Ihre Aufgabe — Geben Sie den Textauszug über den Abend auf dem Hamburger Dom vollständig und Wort für Wort wieder.

Ausgewählter Textauszug —
★ ★ ★ ★ ★ ★ ★
Abends verabredeten wir uns mit Marie und Cathleen, uns mal so richtig durchschütteln zu lassen. Für den Hamburger Dom, das größte Volksfest des Nordens, kann es mir nicht zu kalt sein. Dicke Strumpfhose, Thermohose, Wollsocken, Stiefel, dicke Jacke, Handschuhe, Schal, Mütze, … Emma fragte, ob das nicht etwas übertrieben sei, immerhin hätten wir Temperaturen über Null und bei ihnen da unten gäbe es auch schonmal minus 20. Ich antwortete: „Den nasskalten Wind in Hamburg darf man nicht unterschätzen. Bei minus 3 und nasser Luft frierst du hier mehr als bei minus 20 und trockener Luft bei euch.“
Emma, Paula und die jungen Leute zum Mitreisen, die an den einzelnen Fahrgeschäften herumturnen, die Chips einsammeln und einmal am Bügel rütteln, waren sehr hilfsbereit, so dass wir nicht nur den „Avenger“, eine Überkopfschaukel, bei der sich die Gondeln auch noch um die eigene Achse drehen und bei der man mit bis zu 120 km/h durch die Luft rauscht, sondern auch das „Artistico“, die höchste Schwingschaukel Europas, bei der sich die Sitze auch noch im Kreis drehen. Der „Sky Fall“, bei dem man einen freien Fall aus 80 Metern Höhe erlebt, durfte auch nicht fehlen. Cathleens einziger Kommentar: „Ist mir schlecht.“
Anschließend teilten sich die vier Chaotinnen auf zwei Autos beim Autoscooter auf und versuchten, möglichst viele gut aussehende Jungs anzubumsen. Cathleen wollte in der Zeit lieber mit einer Freundin, die sie kurz zuvor getroffen hatte, noch einmal in den Sky Fall. Der Frontalzusammenprall zwischen dem Bayerncar und dem von Marie und mir gelenkten tat etwas weh, ansonsten war es eine Mordsgaudi. Etliche Jungs versuchten, uns anzuschieben, und als ich dann unser Auto durch eine geschickte Drehung im Lenkrad plötzlich rückwärts fahren ließ, fing Marie zu kreischen an. Zuerst wichen noch einige Leute uns aus, dann krachten wir rückwärts in eine Traube von Leuten, die sich ohnehin schon hoffnungslos verkeilt hatte. Maries einziger Kommentar: „Gut, dass ich mir vorhin noch eine Windel angezogen habe.“ – Zum Glück hat das bei dem Lärm niemand gehört.
★ ★ ★ ★ ★ ★ ★
Datenauszüge —
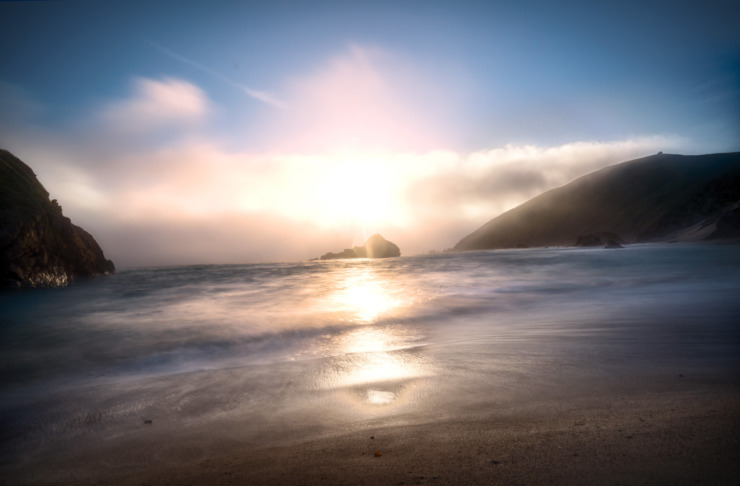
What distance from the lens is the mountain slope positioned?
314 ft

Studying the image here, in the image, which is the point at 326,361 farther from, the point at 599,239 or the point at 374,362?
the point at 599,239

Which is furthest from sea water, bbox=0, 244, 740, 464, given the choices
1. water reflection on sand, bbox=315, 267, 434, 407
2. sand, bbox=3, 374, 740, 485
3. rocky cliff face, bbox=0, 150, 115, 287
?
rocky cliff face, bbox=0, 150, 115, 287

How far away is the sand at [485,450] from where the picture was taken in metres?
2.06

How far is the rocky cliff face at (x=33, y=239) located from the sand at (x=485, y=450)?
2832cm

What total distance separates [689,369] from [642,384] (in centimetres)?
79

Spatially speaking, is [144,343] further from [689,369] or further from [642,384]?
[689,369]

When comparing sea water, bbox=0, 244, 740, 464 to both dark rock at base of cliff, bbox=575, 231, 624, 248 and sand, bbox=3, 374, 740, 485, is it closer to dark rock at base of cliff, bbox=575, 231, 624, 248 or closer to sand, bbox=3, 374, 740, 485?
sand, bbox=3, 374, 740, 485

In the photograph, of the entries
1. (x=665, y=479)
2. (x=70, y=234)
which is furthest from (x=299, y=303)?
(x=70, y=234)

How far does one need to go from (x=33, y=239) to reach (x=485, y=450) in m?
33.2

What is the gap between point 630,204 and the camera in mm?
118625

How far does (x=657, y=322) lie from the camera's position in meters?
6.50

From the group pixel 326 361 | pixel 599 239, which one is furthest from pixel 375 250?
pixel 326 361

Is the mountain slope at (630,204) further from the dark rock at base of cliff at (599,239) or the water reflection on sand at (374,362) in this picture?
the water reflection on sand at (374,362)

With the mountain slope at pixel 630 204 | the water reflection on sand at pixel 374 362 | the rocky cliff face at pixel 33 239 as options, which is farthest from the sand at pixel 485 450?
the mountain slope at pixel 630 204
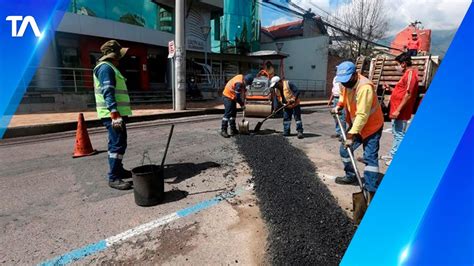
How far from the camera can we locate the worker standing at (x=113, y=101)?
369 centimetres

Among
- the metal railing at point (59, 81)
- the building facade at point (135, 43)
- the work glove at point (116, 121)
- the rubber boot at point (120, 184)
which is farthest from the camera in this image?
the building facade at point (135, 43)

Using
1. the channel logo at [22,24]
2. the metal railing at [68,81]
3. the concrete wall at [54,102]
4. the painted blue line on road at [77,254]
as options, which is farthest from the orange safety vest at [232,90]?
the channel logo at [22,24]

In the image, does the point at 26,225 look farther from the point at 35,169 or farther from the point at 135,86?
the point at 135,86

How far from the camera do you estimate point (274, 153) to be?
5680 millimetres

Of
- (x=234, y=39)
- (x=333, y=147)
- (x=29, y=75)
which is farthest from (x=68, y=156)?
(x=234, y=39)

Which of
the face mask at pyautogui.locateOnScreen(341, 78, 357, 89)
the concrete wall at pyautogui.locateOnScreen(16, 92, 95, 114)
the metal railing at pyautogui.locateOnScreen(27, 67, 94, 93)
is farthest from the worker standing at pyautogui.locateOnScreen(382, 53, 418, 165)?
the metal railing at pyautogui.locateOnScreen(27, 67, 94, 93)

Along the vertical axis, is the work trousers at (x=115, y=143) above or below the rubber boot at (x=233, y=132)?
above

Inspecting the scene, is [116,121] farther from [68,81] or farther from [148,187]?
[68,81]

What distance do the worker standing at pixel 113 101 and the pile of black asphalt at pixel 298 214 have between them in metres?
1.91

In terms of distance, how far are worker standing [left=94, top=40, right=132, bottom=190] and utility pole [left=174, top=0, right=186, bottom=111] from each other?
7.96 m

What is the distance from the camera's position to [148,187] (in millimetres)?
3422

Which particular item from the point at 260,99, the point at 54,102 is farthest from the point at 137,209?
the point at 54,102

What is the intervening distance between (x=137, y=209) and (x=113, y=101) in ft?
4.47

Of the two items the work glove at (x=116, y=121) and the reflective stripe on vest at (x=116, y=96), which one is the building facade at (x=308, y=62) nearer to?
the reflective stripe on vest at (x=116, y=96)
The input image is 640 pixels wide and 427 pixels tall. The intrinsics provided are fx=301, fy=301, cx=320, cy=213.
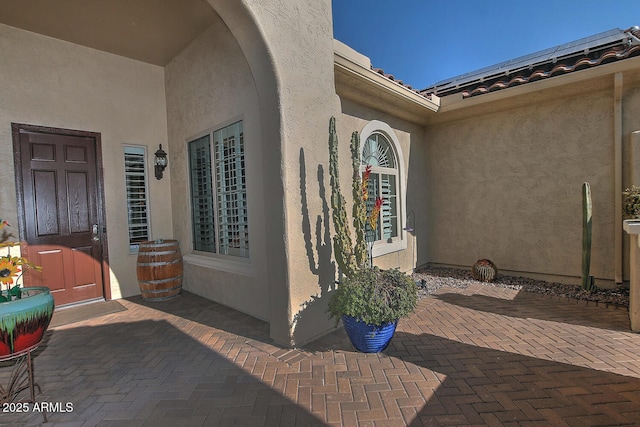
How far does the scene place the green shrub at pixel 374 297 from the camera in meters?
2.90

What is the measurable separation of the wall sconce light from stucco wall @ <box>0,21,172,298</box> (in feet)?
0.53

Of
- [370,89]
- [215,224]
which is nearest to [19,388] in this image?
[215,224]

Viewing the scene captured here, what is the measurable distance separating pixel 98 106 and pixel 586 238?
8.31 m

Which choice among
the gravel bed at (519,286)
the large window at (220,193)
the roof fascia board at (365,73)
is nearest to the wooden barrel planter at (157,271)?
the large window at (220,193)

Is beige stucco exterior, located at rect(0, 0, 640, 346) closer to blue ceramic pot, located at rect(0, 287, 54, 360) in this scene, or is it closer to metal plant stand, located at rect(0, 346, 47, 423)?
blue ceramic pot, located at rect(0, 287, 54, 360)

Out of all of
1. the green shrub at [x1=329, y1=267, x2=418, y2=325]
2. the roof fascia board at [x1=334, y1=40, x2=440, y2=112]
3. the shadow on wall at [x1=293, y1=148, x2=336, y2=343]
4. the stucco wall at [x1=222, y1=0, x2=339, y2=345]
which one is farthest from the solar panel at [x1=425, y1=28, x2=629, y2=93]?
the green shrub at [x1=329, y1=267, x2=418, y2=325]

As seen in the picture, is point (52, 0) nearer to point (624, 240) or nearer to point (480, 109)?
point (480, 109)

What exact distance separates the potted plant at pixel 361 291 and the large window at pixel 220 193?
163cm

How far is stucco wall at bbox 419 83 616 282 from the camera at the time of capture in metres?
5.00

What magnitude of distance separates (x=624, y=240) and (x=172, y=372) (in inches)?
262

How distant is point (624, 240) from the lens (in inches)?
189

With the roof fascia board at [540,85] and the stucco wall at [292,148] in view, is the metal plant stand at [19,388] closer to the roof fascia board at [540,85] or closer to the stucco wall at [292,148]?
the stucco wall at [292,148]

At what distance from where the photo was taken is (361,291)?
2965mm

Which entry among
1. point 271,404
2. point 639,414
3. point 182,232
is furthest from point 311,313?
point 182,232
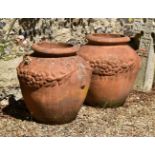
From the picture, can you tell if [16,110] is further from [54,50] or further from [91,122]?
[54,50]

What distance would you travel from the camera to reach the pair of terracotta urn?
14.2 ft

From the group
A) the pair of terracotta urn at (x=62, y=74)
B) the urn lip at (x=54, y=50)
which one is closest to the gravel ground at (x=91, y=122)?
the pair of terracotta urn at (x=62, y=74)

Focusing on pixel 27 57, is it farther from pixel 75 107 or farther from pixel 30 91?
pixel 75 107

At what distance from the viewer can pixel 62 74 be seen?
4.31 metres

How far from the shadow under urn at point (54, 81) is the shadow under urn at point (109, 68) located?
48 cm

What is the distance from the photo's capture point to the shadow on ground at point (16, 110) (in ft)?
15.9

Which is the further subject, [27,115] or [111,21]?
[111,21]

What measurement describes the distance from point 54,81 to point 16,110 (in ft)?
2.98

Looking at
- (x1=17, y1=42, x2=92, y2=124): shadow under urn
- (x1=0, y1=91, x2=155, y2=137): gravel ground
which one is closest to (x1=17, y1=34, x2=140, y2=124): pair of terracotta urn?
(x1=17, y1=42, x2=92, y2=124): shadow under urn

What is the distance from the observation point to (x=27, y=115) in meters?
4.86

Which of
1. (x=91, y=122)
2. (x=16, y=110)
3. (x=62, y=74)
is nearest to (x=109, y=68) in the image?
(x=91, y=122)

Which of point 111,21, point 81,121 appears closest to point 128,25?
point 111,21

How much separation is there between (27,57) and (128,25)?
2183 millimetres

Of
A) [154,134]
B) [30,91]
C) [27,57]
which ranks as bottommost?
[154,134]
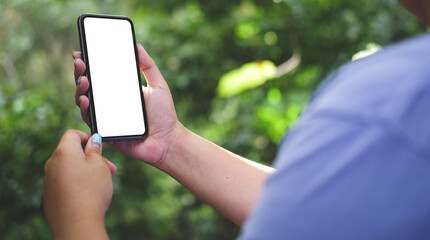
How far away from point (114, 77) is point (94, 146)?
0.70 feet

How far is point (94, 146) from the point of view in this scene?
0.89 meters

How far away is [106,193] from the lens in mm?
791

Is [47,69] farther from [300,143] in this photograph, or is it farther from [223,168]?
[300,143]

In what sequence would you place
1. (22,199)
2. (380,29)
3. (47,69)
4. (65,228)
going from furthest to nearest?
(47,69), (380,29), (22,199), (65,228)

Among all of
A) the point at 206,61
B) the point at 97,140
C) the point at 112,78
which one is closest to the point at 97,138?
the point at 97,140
★ ★ ★ ★ ★ ★ ★
Antwort zur Aufgabe —
Abends verabredeten wir uns mit Marie und Cathleen, uns mal so richtig durchschütteln zu lassen. Für den Hamburger Dom, das größte Volksfest des Nordens, kann es mir nicht zu kalt sein. Dicke Strumpfhose, Thermohose, Wollsocken, Stiefel, dicke Jacke, Handschuhe, Schal, Mütze, … Emma fragte, ob das nicht etwas übertrieben sei, immerhin hätten wir Temperaturen über Null und bei ihnen da unten gäbe es auch schonmal minus 20. Ich antwortete: „Den nasskalten Wind in Hamburg darf man nicht unterschätzen. Bei minus 3 und nasser Luft frierst du hier mehr als bei minus 20 und trockener Luft bei euch.“
Emma, Paula und die jungen Leute zum Mitreisen, die an den einzelnen Fahrgeschäften herumturnen, die Chips einsammeln und einmal am Bügel rütteln, waren sehr hilfsbereit, so dass wir nicht nur den „Avenger“, eine Überkopfschaukel, bei der sich die Gondeln auch noch um die eigene Achse drehen und bei der man mit bis zu 120 km/h durch die Luft rauscht, sondern auch das „Artistico“, die höchste Schwingschaukel Europas, bei der sich die Sitze auch noch im Kreis drehen. Der „Sky Fall“, bei dem man einen freien Fall aus 80 Metern Höhe erlebt, durfte auch nicht fehlen. Cathleens einziger Kommentar: „Ist mir schlecht.“
Anschließend teilten sich die vier Chaotinnen auf zwei Autos beim Autoscooter auf und versuchten, möglichst viele gut aussehende Jungs anzubumsen. Cathleen wollte in der Zeit lieber mit einer Freundin, die sie kurz zuvor getroffen hatte, noch einmal in den Sky Fall. Der Frontalzusammenprall zwischen dem Bayerncar und dem von Marie und mir gelenkten tat etwas weh, ansonsten war es eine Mordsgaudi. Etliche Jungs versuchten, uns anzuschieben, und als ich dann unser Auto durch eine geschickte Drehung im Lenkrad plötzlich rückwärts fahren ließ, fing Marie zu kreischen an. Zuerst wichen noch einige Leute uns aus, dann krachten wir rückwärts in eine Traube von Leuten, die sich ohnehin schon hoffnungslos verkeilt hatte. Maries einziger Kommentar: „Gut, dass ich mir vorhin noch eine Windel angezogen habe.“ – Zum Glück hat das bei dem Lärm niemand gehört.